→ **Available data**:
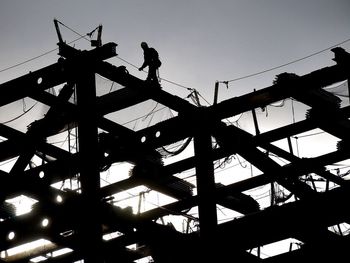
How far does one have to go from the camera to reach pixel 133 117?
948 cm

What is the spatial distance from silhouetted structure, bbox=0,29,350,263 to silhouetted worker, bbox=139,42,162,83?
1.20 metres

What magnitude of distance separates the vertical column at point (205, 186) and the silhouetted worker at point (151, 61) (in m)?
2.17

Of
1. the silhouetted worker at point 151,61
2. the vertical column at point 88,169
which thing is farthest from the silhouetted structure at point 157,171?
the silhouetted worker at point 151,61

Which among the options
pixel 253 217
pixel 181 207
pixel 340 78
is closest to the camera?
pixel 253 217

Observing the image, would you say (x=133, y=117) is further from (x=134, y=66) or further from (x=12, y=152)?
(x=12, y=152)

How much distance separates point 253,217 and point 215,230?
27.2 inches

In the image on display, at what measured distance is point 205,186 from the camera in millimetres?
7793

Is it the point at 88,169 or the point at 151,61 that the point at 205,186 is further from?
the point at 151,61

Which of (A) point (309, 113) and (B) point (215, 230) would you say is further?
(A) point (309, 113)

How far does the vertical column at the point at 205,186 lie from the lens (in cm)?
740

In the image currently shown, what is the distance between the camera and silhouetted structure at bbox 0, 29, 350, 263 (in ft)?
22.3

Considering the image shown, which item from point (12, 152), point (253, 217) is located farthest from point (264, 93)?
point (12, 152)

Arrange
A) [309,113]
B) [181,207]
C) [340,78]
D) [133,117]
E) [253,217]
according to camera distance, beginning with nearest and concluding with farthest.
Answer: [253,217] < [340,78] < [181,207] < [309,113] < [133,117]

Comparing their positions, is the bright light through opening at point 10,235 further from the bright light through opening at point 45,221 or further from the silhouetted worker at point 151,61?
the silhouetted worker at point 151,61
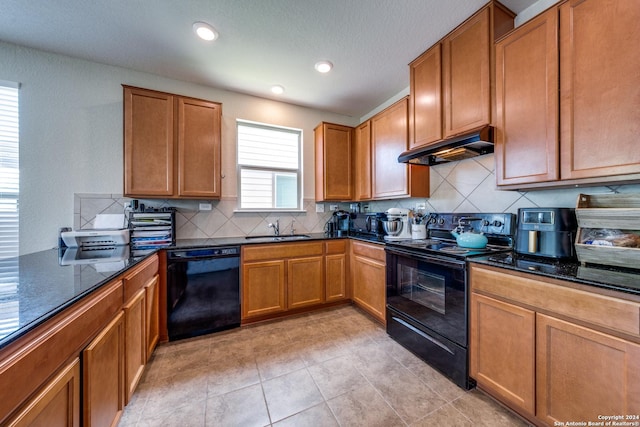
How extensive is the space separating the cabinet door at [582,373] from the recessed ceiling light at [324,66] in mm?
2551

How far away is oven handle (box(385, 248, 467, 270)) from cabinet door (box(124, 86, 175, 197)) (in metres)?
2.28

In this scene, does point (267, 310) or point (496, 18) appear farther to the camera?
point (267, 310)

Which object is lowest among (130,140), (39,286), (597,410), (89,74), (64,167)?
(597,410)

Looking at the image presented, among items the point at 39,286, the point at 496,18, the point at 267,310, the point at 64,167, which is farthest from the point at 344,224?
the point at 64,167

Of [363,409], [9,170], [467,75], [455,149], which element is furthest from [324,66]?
[9,170]

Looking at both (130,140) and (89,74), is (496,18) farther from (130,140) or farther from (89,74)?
(89,74)

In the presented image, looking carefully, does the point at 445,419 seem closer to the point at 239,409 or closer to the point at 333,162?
the point at 239,409

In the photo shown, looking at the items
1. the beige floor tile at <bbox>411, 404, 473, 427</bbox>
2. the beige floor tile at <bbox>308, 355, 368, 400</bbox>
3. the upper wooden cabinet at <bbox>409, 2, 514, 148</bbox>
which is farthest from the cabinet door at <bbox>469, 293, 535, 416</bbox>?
the upper wooden cabinet at <bbox>409, 2, 514, 148</bbox>

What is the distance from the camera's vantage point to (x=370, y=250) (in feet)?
8.32

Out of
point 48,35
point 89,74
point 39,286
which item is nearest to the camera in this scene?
point 39,286

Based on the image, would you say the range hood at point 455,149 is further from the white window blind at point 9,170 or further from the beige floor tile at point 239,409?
the white window blind at point 9,170

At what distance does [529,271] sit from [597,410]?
1.97 feet

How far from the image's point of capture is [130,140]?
2.21 metres

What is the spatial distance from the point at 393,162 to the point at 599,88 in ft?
5.07
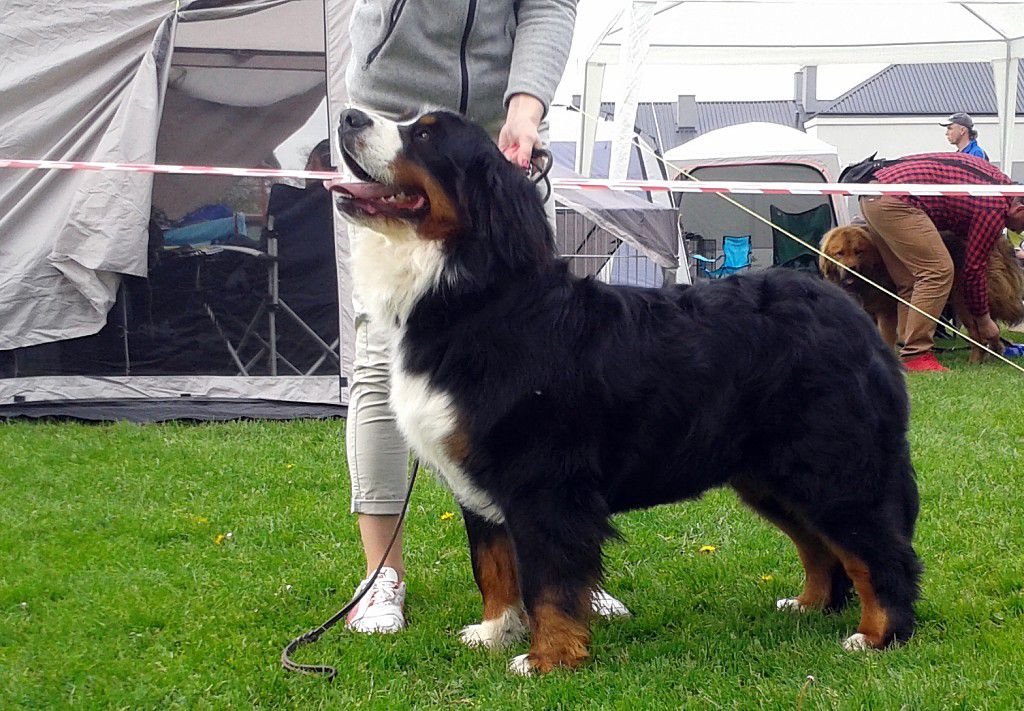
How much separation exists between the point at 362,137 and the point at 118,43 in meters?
4.38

→ **What is required**: Put all of the lines above into a Markdown table with two columns, Row and Line, numbering the rows in order and skipping any blank line. Leave the pictures out of the table.

→ **Worked solution**:
| Row | Line |
|---|---|
| 1 | How far does one have to go from the camera to reach pixel 133 117? |
| 2 | 948 cm |
| 3 | What is the spatial distance from silhouetted structure, bbox=0,29,350,263 to silhouetted worker, bbox=139,42,162,83? |
| 4 | 1.20 metres |
| 5 | What magnitude of distance separates the vertical column at point (205, 186) and the silhouetted worker at point (151, 61) (in m)? |
| 6 | 2.17 |
| 7 | Of |
| 8 | 1. the silhouetted worker at point 151,61 |
| 9 | 2. the vertical column at point 88,169 |
| 10 | which thing is farthest from the silhouetted structure at point 157,171? |
| 11 | the silhouetted worker at point 151,61 |
| 12 | Which among the options |
| 13 | pixel 253 217 |
| 14 | pixel 181 207 |
| 15 | pixel 340 78 |
| 16 | is closest to the camera? |
| 17 | pixel 253 217 |
| 18 | Observing the image, would you say (x=133, y=117) is further from (x=134, y=66) or further from (x=12, y=152)? |
| 19 | (x=12, y=152) |
| 20 | How much distance separates point 253,217 and point 215,230? |
| 21 | 27.2 inches |
| 22 | In the image on display, at what measured distance is point 205,186 from the camera in millimetres? |
| 23 | 7793 |
| 24 | Is it the point at 88,169 or the point at 151,61 that the point at 205,186 is further from? |
| 25 | the point at 151,61 |
| 26 | Which of (A) point (309, 113) and (B) point (215, 230) would you say is further? |
| 27 | (A) point (309, 113) |
| 28 | How far does the vertical column at the point at 205,186 lie from the lens (in cm)? |
| 29 | 740 |
| 30 | In the image currently shown, what is the distance between the camera and silhouetted structure at bbox 0, 29, 350, 263 (in ft)? |
| 31 | 22.3 |
| 32 | Considering the image shown, which item from point (12, 152), point (253, 217) is located farthest from point (264, 93)? |
| 33 | point (12, 152) |
| 34 | Arrange |
| 35 | A) [309,113] |
| 36 | B) [181,207] |
| 37 | C) [340,78] |
| 38 | D) [133,117] |
| 39 | E) [253,217] |
| 40 | according to camera distance, beginning with nearest and concluding with farthest. |
| 41 | Answer: [253,217] < [340,78] < [181,207] < [309,113] < [133,117] |
| 42 | Comparing their positions, is the bright light through opening at point 10,235 further from the bright light through opening at point 45,221 or further from the silhouetted worker at point 151,61? |
| 43 | the silhouetted worker at point 151,61 |
| 44 | How extensive is the space separating the cabinet door at [582,373] from the recessed ceiling light at [324,66] in mm? |
| 45 | 2551 |
| 46 | How far away is oven handle (box(385, 248, 467, 270)) from cabinet door (box(124, 86, 175, 197)) (in metres)? |
| 47 | 2.28 |
| 48 | In this scene, does point (267, 310) or point (496, 18) appear farther to the camera? |
| 49 | point (267, 310) |
| 50 | Which object is lowest among (130,140), (39,286), (597,410), (89,74), (64,167)? |
| 51 | (597,410) |
| 52 | Looking at the image presented, among items the point at 39,286, the point at 496,18, the point at 267,310, the point at 64,167, which is farthest from the point at 344,224? |
| 53 | the point at 64,167 |
| 54 | Of [363,409], [9,170], [467,75], [455,149], which element is furthest from [324,66]? |
| 55 | [9,170] |
| 56 | Looking at both (130,140) and (89,74), is (496,18) farther from (130,140) or farther from (89,74)? |
| 57 | (89,74) |
| 58 | In the presented image, looking carefully, does the point at 445,419 seem closer to the point at 239,409 or closer to the point at 333,162? |
| 59 | the point at 239,409 |
| 60 | In the photo shown, looking at the items |
| 61 | 1. the beige floor tile at <bbox>411, 404, 473, 427</bbox> |
| 62 | 2. the beige floor tile at <bbox>308, 355, 368, 400</bbox> |
| 63 | 3. the upper wooden cabinet at <bbox>409, 2, 514, 148</bbox> |
| 64 | which is farthest from the cabinet door at <bbox>469, 293, 535, 416</bbox>? |
| 65 | the upper wooden cabinet at <bbox>409, 2, 514, 148</bbox> |
| 66 | What is the distance from the camera's vantage point to (x=370, y=250) (in feet)? |
| 67 | 8.32 |
| 68 | Out of |
| 69 | point 48,35 |
| 70 | point 89,74 |
| 71 | point 39,286 |
| 72 | which item is nearest to the camera in this scene? |
| 73 | point 39,286 |
| 74 | Based on the image, would you say the range hood at point 455,149 is further from the white window blind at point 9,170 or further from the beige floor tile at point 239,409? |
| 75 | the white window blind at point 9,170 |
| 76 | At what distance does [529,271] sit from [597,410]? |
| 77 | 1.97 feet |
| 78 | How far from the image's point of capture is [130,140]? |
| 79 | 2.21 metres |
| 80 | What is the spatial distance from the point at 393,162 to the point at 599,88 in ft? |
| 81 | 5.07 |
| 82 | How much separation exists between the point at 362,137 and the point at 118,43 in meters? |
| 83 | 4.38 |